#### [Short problem]
Reproduce every entry in the listing without alteration.

** START OF Task inputs **

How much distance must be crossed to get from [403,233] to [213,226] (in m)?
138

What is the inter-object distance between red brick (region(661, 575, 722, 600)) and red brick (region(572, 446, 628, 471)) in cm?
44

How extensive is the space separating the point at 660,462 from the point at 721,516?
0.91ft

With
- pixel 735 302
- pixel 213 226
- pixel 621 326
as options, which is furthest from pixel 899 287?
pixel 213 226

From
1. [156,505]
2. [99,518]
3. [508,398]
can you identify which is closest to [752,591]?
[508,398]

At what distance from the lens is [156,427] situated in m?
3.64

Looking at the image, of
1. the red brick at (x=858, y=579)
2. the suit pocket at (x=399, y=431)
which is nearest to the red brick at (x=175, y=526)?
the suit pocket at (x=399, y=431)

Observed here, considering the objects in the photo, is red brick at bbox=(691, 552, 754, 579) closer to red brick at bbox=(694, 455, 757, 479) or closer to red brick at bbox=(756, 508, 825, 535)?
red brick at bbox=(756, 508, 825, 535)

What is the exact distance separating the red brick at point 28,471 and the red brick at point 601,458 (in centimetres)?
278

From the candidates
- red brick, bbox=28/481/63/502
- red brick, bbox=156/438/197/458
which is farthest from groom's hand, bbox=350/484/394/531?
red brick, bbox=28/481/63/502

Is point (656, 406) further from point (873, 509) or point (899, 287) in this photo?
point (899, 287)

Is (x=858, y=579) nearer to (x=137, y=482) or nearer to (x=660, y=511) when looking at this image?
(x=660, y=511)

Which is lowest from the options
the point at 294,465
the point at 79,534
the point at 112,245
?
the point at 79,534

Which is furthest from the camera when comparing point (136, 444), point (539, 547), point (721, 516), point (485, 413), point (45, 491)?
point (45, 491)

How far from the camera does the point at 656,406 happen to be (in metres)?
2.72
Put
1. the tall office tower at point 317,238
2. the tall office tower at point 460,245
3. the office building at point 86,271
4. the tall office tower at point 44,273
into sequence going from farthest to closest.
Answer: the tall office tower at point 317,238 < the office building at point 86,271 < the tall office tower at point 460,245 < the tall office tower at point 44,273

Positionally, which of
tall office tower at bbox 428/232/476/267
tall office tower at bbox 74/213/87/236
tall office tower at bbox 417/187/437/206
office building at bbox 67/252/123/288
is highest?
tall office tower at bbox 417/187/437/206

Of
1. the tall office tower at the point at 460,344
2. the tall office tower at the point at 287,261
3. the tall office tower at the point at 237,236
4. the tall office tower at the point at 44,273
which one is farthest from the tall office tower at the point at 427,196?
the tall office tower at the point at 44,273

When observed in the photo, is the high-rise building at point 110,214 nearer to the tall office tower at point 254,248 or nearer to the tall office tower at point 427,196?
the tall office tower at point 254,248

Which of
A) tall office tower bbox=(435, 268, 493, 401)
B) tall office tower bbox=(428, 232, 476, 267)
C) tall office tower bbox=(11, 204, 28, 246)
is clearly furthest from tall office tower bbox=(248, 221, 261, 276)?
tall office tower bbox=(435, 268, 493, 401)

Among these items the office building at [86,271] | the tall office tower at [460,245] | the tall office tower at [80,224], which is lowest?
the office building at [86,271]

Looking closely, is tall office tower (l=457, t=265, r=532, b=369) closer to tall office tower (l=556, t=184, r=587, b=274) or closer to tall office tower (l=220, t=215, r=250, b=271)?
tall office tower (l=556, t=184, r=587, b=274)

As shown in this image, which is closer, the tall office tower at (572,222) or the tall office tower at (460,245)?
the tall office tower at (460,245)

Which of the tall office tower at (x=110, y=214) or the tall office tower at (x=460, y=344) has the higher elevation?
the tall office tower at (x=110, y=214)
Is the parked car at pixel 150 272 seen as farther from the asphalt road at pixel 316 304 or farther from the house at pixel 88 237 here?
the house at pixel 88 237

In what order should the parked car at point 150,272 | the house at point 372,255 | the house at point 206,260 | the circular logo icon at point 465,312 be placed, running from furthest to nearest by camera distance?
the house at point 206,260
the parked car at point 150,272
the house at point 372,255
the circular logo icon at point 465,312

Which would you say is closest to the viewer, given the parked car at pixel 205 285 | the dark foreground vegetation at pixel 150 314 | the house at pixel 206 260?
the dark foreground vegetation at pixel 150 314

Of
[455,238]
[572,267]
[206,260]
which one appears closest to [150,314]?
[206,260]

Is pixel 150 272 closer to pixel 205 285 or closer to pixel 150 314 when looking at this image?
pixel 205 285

** END OF Task inputs **

#### [Response to this exercise]
How much distance must be crossed to get from [403,233] to [213,226] (in m)?
138

What is the inter-object distance between red brick (region(661, 575, 722, 600)) and red brick (region(572, 446, 628, 471)) in cm?
44

How extensive is the space separating the point at 660,462 from the point at 721,516?
0.91ft

With
- pixel 735 302
- pixel 213 226
- pixel 621 326
as options, which is furthest from pixel 899 287?
pixel 213 226

From
1. [156,505]
2. [99,518]
3. [508,398]
can you identify which is closest to [752,591]?
[508,398]

At what distance from the lens is [156,427] situated in m?
3.64

Looking at the image, of
1. the red brick at (x=858, y=579)
2. the suit pocket at (x=399, y=431)
which is nearest to the red brick at (x=175, y=526)?
the suit pocket at (x=399, y=431)

Observed here, considering the objects in the photo, is red brick at bbox=(691, 552, 754, 579) closer to red brick at bbox=(694, 455, 757, 479) or closer to red brick at bbox=(756, 508, 825, 535)?
red brick at bbox=(756, 508, 825, 535)

What is the exact distance separating the red brick at point 28,471 and the red brick at point 601,458 (in centimetres)?
278

From the candidates
- red brick, bbox=28/481/63/502
- red brick, bbox=156/438/197/458
which is farthest from groom's hand, bbox=350/484/394/531?
red brick, bbox=28/481/63/502

Is point (656, 406) further from point (873, 509) or point (899, 287) in this photo?
point (899, 287)

Is (x=858, y=579) nearer to (x=137, y=482) or nearer to (x=660, y=511) when looking at this image?
(x=660, y=511)

Which is lowest from the options
the point at 294,465
the point at 79,534
the point at 112,245
?
the point at 79,534

Which is furthest from the camera when comparing point (136, 444), point (539, 547), point (721, 516), point (485, 413), point (45, 491)?
point (45, 491)

How far from the camera does the point at 656,406 happen to be (in metres)?
2.72
Put
1. the tall office tower at point 317,238
2. the tall office tower at point 460,245
3. the office building at point 86,271
4. the tall office tower at point 44,273
into sequence going from farthest to closest.
Answer: the tall office tower at point 317,238 < the office building at point 86,271 < the tall office tower at point 460,245 < the tall office tower at point 44,273

Positionally, which of
tall office tower at bbox 428/232/476/267
tall office tower at bbox 74/213/87/236
tall office tower at bbox 417/187/437/206
office building at bbox 67/252/123/288
is highest?
tall office tower at bbox 417/187/437/206

Of
1. the tall office tower at the point at 460,344
2. the tall office tower at the point at 287,261
3. the tall office tower at the point at 237,236
4. the tall office tower at the point at 44,273
which one is farthest from the tall office tower at the point at 427,196?
the tall office tower at the point at 44,273

When observed in the photo, is the high-rise building at point 110,214 nearer to the tall office tower at point 254,248 or nearer to the tall office tower at point 427,196?
the tall office tower at point 254,248

Which of
A) tall office tower bbox=(435, 268, 493, 401)
B) tall office tower bbox=(428, 232, 476, 267)
C) tall office tower bbox=(11, 204, 28, 246)
is clearly furthest from tall office tower bbox=(248, 221, 261, 276)?
tall office tower bbox=(435, 268, 493, 401)

Among these items the office building at [86,271] | the tall office tower at [460,245] | the tall office tower at [80,224], which is lowest?
the office building at [86,271]

Looking closely, is tall office tower (l=457, t=265, r=532, b=369) closer to tall office tower (l=556, t=184, r=587, b=274) or closer to tall office tower (l=220, t=215, r=250, b=271)?
tall office tower (l=556, t=184, r=587, b=274)

As shown in this image, which is closer, the tall office tower at (572,222) or the tall office tower at (460,245)?
the tall office tower at (460,245)

Which of the tall office tower at (x=110, y=214) or the tall office tower at (x=460, y=344) has the higher elevation?
the tall office tower at (x=110, y=214)
Is the parked car at pixel 150 272 seen as farther from the asphalt road at pixel 316 304 or farther from the house at pixel 88 237 here?
the house at pixel 88 237

In what order should the parked car at point 150,272 | the house at point 372,255 | the house at point 206,260 | the circular logo icon at point 465,312 be placed, running from furthest to nearest by camera distance?
the house at point 206,260
the parked car at point 150,272
the house at point 372,255
the circular logo icon at point 465,312

Which would you say is closest to the viewer, given the parked car at pixel 205 285 | the dark foreground vegetation at pixel 150 314 | the house at pixel 206 260?
the dark foreground vegetation at pixel 150 314

Of
[455,238]
[572,267]
[206,260]
which one appears closest to [150,314]?
[206,260]

Is pixel 150 272 closer to pixel 205 285 or closer to pixel 150 314 when looking at this image?
pixel 205 285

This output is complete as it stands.